▸ **Directions**
Reproduce the rows below word for word, leaving out the pictures.

▸ **Task inputs**
- - - - -

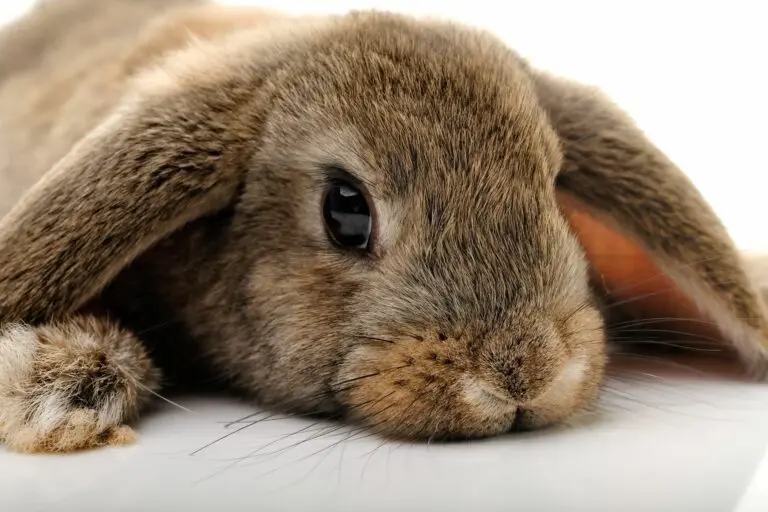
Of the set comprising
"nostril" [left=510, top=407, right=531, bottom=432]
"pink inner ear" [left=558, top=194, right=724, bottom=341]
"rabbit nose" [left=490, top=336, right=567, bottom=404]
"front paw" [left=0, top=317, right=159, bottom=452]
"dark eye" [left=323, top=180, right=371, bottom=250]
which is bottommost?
"front paw" [left=0, top=317, right=159, bottom=452]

- - - - -

▸ **Task answer**
Of the set comprising
"nostril" [left=510, top=407, right=531, bottom=432]
"pink inner ear" [left=558, top=194, right=724, bottom=341]
"rabbit nose" [left=490, top=336, right=567, bottom=404]
"front paw" [left=0, top=317, right=159, bottom=452]
"dark eye" [left=323, top=180, right=371, bottom=250]
which is bottommost?
"front paw" [left=0, top=317, right=159, bottom=452]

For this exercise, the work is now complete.